_Listed records_.
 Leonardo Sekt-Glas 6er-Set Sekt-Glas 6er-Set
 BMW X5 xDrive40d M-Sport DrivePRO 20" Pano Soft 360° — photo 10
---
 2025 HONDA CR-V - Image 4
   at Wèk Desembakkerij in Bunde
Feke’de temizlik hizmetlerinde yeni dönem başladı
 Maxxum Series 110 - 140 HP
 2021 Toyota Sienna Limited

_What is expected_. Go back to the listing above. Copy word for word the lines from the one with "Leonardo Sekt-Glas 6er-Set Sekt-Glas 6er-Set" through the one with "BMW X5 xDrive40d", and nothing more.

_Solution_.
 Leonardo Sekt-Glas 6er-Set Sekt-Glas 6er-Set
 BMW X5 xDrive40d M-Sport DrivePRO 20" Pano Soft 360° — photo 10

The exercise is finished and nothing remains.